Task details:
How does the article below on companies handling coronavirus cases among their workers continue after its final sentence?

Excerpt:

[Start of Attachment]

The size and scope of some companies also increases the odds. Walmart, for example, has stores across the country and is the nation’s largest private employer with 1.5 million workers in the U.S.

When he announced the first case in Kentucky, Gov. Andy Beshear acknowledged Monday that employers may worry about facing stigma from customers who are fearful of the virus.

“For everybody who has been through that Walmart, I know it’s going to make you nervous,” Beshear said at a news conference, according to a report in the Lexington Herald Leader. “Just because you’ve been there doesn’t mean that you have the coronavirus. We have to stay calm.”

When a worker gets sick

If a company has an employee who tests positive for COVID-19, Zieg said it should notify employees and consult public health officials. He said the public health officials should help decide which of the company’s customers may have been exposed to that person and could be at risk.

If a customer walks by a sick employee’s cash register, for example, he or she is unlikely to be at risk, he said. But a customer could get sick if they spent a prolonged amount of time with that employee, such as getting help from them in the try-on room of a clothing store

He said companies should be credited, not blamed, for alerting the public about sick workers, since it can inspire greater awareness and greater vigilance. 

At the moment, public health officials are trying to contain the virus as much as possible, which is why they are trying to trace a patient’s recent interactions. 

After Walmart learned it had a sick employee, the company said in a statement that it “reinforced our cleaning and sanitizing protocols” and kept the store open after consulting state officials and health experts. It announced a new emergency leave policy Tuesday for employees who get sick.

An Uber driver from Queens, New York tested positive for the coronavirus on Friday night. Uber said it’s worked with New York health officials to determine if any passengers were exposed to the illness of the man, who is a independent contractor.

Telling the public

Starbucks closed a downtown Seattle store Thursday night, after a barista there tested positive for COVID-19 and notified management. Other employees at the coffee shop were informed, then Starbucks told all its U.S. employees in an email and shared an open letter with the public on its website.

[End of Attachment]

Data under study:
[Start of Attachment]

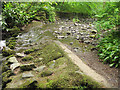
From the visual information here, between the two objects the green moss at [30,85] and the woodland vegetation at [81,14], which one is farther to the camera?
the woodland vegetation at [81,14]

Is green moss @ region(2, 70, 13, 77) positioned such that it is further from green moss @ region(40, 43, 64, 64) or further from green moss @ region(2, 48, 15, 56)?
green moss @ region(2, 48, 15, 56)

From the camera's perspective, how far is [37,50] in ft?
11.0

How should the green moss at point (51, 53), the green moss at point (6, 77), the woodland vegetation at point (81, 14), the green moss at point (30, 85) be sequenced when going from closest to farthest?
the green moss at point (30, 85), the green moss at point (6, 77), the green moss at point (51, 53), the woodland vegetation at point (81, 14)

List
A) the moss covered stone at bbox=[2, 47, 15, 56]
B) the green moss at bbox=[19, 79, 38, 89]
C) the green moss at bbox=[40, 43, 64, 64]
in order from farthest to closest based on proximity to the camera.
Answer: the moss covered stone at bbox=[2, 47, 15, 56]
the green moss at bbox=[40, 43, 64, 64]
the green moss at bbox=[19, 79, 38, 89]

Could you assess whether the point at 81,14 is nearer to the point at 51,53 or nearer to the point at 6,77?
the point at 51,53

[End of Attachment]

Reply:
Starbucks spokesperson Reggie Borges said the company has been transparent because it recognizes customers’ close connection to their coffee shops. Some people know their barista by name. Others stop for a coffee each day as part of their commute. That means the customer may react differently to news of a sick Starbucks employee, he said.

“That barista, that partner is part of your daily routine,” he said. “To me, it is a natural way for it to hit you. It’s a natural way for it to resonate with you, and that’s why we take it so seriously.”

Thirteen employees who worked with the sick barista at the Seattle store are keeping themselves isolated for two weeks, Borges said.

Starbucks reopened the store Monday morning after a “deep clean” and consultation with health officials. He said the store took longer to reopen to resolve staffing issues. It is a Starbucks Reserve, a store with exclusive roasts and drinks that require a more highly-trained staff.

“I know the situation with COVID-19 is evolving quickly and we might hear about other impacted partners in our Starbucks community, here and around the country,” Rossann Williams, the chain’s executive vice president of the U.S. company-operated business and Canada, wrote in a letter. “When we do, we will quickly enact similar measures – closing the store, deep cleaning, and taking care of every partner.”

Dr. Irwin Redlener, director of Columbia University’s National Center for Disaster Preparedness, said companies must strike the right tone when they notify customers about a sick employee, and not use “alarmist language.”

He recommended sharing specific details about the company’s response, such as telling customers about their thorough cleaning of the affected store or the results for other employees who were tested.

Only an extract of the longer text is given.